Matthias Hintz floh aus der DDR und setzte sich auf der Düsseldorfer Kunstakademie durch.

Matthias Hintz in seinem Atelier in Hülchrath.
Matthias Hintz in seinem Atelier in Hülchrath.

Matthias Hintz in seinem Atelier in Hülchrath.

Stefan Büntig

Matthias Hintz in seinem Atelier in Hülchrath.

Grevenbroich. In der Nacht vom 9. auf den 10. November 1989, als die Mauer fiel, erklomm der heute in Hülchrath lebende und arbeitende Künstler Matthias Hintz die Mauer von Westen aus.

„Es war Zufall oder Schicksal, dass ich an diesem Tag mal wieder in West-Berlin war“ erinnert sich der 1959 in Merseburg an der Saale geborene Hintz. Immer wieder wich er vor 24 Jahren den Zugriffen der Grenzsoldaten aus, die ihn und drei weitere Studenten mit Wasserwerfern von der Grenzmauer stoßen wollten.

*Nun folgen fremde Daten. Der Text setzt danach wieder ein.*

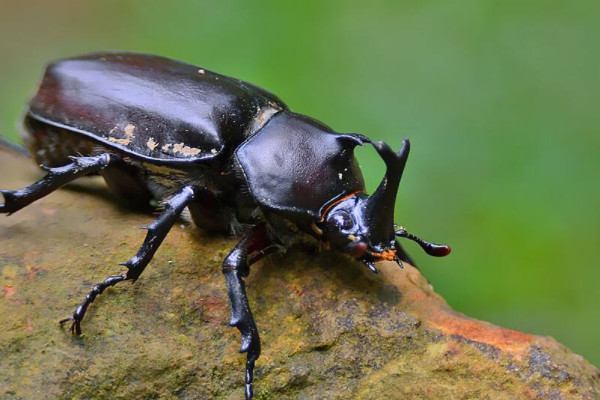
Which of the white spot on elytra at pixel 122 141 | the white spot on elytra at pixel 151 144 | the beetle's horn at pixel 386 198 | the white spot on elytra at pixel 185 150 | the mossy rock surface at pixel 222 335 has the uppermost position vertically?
the beetle's horn at pixel 386 198

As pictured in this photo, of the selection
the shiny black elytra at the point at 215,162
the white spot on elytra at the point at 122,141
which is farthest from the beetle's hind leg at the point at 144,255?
the white spot on elytra at the point at 122,141

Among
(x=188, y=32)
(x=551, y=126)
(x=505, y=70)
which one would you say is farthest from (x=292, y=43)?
(x=551, y=126)

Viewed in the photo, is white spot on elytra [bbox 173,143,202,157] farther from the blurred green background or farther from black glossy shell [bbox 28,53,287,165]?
the blurred green background

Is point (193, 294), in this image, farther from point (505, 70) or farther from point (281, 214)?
point (505, 70)

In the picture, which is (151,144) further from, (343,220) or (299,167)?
(343,220)

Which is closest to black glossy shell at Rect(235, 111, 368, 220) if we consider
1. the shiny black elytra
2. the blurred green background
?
the shiny black elytra

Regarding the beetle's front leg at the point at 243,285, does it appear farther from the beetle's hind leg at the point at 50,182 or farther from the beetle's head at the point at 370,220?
the beetle's hind leg at the point at 50,182
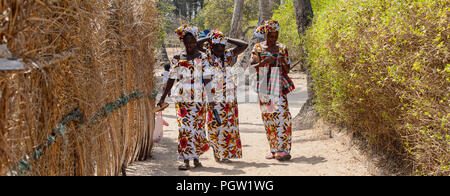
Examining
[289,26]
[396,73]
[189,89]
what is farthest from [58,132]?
[289,26]

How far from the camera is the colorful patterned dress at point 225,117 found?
514cm

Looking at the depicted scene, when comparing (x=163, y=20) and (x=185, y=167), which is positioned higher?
(x=163, y=20)

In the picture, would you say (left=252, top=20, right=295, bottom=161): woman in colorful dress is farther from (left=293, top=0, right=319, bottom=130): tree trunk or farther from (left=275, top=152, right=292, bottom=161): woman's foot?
(left=293, top=0, right=319, bottom=130): tree trunk

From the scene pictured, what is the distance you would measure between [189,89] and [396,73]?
7.61ft

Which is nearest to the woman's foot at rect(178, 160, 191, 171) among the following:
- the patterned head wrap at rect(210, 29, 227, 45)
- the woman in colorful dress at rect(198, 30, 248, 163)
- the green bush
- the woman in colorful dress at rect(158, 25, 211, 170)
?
the woman in colorful dress at rect(158, 25, 211, 170)

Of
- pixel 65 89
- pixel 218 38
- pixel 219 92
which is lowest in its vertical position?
pixel 219 92

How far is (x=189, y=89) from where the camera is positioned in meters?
4.86

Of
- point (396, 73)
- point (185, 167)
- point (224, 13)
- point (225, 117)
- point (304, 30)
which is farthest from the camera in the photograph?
point (224, 13)

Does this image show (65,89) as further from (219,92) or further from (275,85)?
(275,85)

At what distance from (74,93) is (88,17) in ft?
1.96

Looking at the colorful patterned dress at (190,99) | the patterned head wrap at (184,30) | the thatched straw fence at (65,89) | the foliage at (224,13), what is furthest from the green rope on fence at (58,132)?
the foliage at (224,13)

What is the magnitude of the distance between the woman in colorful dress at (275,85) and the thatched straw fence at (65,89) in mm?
1651

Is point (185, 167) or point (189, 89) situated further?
point (185, 167)

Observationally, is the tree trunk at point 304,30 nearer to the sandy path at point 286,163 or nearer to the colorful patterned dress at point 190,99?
the sandy path at point 286,163
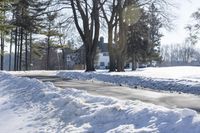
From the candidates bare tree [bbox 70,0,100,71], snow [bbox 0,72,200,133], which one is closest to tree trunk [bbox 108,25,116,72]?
bare tree [bbox 70,0,100,71]

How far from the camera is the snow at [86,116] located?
27.4ft

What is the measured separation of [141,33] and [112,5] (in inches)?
778

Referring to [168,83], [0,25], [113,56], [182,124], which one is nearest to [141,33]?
[113,56]

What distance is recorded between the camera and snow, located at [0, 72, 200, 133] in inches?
328

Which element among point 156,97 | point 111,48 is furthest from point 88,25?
point 156,97

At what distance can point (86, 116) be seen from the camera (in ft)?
34.0

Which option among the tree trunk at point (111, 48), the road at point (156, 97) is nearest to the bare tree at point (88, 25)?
the tree trunk at point (111, 48)

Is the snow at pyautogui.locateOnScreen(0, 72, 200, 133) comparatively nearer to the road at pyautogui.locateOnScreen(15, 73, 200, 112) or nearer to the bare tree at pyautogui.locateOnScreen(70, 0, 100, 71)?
the road at pyautogui.locateOnScreen(15, 73, 200, 112)

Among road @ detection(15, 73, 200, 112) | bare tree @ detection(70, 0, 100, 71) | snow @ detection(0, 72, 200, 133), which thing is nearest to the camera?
snow @ detection(0, 72, 200, 133)

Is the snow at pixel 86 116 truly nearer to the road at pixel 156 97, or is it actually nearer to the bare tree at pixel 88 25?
the road at pixel 156 97

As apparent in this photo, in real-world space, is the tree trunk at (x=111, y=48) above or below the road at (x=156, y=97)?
above

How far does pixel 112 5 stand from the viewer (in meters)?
47.3

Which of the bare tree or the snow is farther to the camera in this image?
the bare tree

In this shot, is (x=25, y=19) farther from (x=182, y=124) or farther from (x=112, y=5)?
(x=182, y=124)
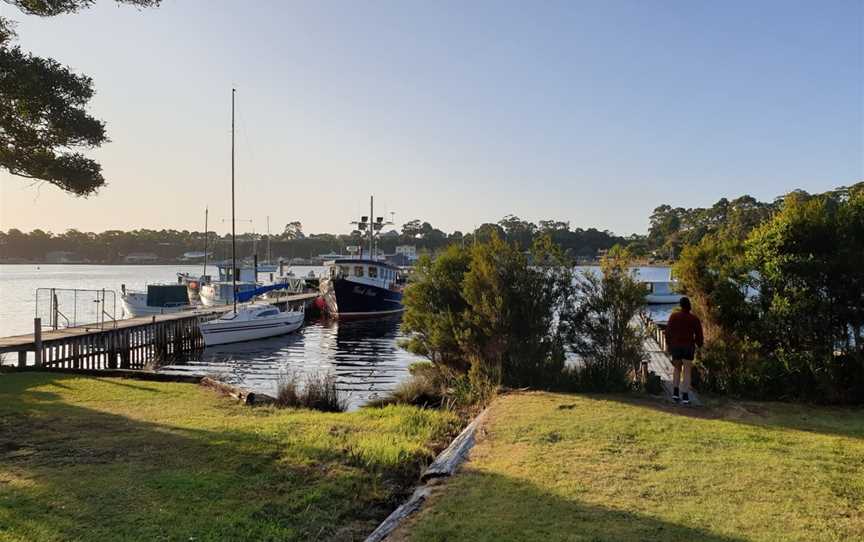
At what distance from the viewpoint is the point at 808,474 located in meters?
5.84

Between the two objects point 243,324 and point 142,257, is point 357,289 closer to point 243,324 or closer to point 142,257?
point 243,324

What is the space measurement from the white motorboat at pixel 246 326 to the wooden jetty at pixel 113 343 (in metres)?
1.18

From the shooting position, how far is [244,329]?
30.8 meters

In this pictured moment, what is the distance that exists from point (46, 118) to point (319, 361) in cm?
1581

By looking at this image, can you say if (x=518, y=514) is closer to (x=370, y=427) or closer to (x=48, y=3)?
(x=370, y=427)

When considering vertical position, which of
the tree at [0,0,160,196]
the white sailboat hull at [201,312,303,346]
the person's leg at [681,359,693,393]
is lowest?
the white sailboat hull at [201,312,303,346]

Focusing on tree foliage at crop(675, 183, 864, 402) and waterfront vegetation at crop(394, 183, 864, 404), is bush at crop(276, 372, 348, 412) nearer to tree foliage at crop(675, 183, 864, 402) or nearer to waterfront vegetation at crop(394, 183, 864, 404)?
waterfront vegetation at crop(394, 183, 864, 404)

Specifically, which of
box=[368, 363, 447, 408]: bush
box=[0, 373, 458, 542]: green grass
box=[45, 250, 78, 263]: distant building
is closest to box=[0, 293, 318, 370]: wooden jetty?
box=[0, 373, 458, 542]: green grass

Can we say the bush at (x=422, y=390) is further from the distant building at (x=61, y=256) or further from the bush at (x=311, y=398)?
the distant building at (x=61, y=256)

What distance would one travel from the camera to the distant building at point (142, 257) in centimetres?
18210

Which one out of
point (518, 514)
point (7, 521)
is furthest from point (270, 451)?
point (518, 514)

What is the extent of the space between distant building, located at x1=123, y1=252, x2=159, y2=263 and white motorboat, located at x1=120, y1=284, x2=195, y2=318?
148 m

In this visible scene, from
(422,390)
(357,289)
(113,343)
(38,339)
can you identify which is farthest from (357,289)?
(422,390)

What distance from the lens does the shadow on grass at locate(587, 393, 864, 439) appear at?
7938 mm
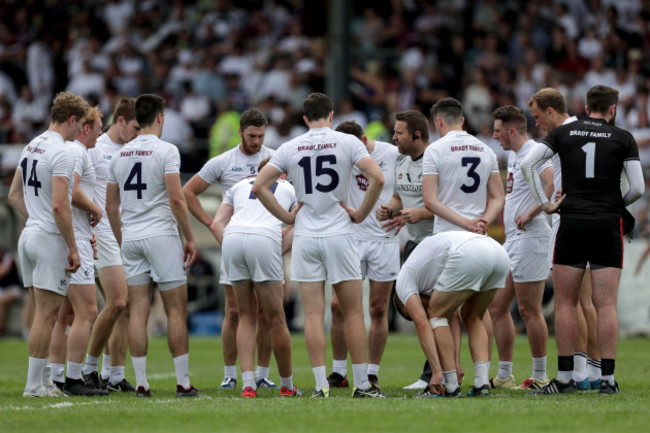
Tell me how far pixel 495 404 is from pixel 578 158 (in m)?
2.45

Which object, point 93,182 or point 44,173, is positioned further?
point 93,182

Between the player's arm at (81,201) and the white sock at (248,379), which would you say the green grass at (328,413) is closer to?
the white sock at (248,379)

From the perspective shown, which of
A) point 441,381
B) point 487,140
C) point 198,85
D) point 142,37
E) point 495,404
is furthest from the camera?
point 142,37

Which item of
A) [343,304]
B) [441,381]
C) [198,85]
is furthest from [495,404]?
[198,85]

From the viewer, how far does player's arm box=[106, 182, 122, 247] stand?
34.9 feet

Für Hintz war diese Aktion kein Spaß, sondern offener Protest gegen ein System, das ihn seit Kindertagen eingeengt hatte.

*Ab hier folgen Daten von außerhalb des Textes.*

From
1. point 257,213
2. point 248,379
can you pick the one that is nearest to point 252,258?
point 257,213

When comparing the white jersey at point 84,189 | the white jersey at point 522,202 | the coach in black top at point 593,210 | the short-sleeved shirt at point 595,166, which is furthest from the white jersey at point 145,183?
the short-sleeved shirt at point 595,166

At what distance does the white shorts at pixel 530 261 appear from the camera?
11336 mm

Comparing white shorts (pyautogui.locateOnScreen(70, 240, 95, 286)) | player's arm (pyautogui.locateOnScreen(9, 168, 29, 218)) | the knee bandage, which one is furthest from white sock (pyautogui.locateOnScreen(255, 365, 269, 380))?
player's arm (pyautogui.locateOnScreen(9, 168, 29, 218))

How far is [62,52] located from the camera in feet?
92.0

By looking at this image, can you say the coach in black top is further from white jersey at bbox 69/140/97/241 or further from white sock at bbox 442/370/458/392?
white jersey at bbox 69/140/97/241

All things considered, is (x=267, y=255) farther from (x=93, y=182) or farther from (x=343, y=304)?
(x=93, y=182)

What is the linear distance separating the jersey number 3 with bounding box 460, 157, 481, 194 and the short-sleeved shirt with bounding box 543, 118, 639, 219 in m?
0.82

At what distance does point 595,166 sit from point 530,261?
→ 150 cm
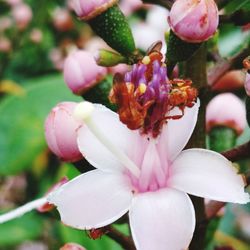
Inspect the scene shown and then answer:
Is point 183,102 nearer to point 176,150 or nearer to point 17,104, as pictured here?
point 176,150

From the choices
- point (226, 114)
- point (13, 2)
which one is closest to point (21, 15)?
point (13, 2)

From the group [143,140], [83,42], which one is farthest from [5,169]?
[143,140]

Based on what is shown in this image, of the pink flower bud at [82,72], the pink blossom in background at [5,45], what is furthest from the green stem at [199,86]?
the pink blossom in background at [5,45]

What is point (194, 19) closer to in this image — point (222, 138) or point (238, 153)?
point (238, 153)

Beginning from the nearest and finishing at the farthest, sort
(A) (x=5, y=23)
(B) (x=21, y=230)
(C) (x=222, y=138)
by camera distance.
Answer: (C) (x=222, y=138) < (B) (x=21, y=230) < (A) (x=5, y=23)

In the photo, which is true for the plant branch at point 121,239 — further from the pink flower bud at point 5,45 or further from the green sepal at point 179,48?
the pink flower bud at point 5,45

West-Pakete hatten den Geruch der freien Welt

Matthias Hintz wuchs in bürgerlichen Verhältnissen auf. Für ihn bedeuteten die Besuche und Geschenkpakete von Verwandten aus dem Westen immer ein Fenster in die Freiheit. „Wenn ein Paket geöffnet wurde, roch das ganz anders, es war der Geruch der freien Welt“, erinnert er sich, während er am Kaminfeuer in seinem Atelier sitzt.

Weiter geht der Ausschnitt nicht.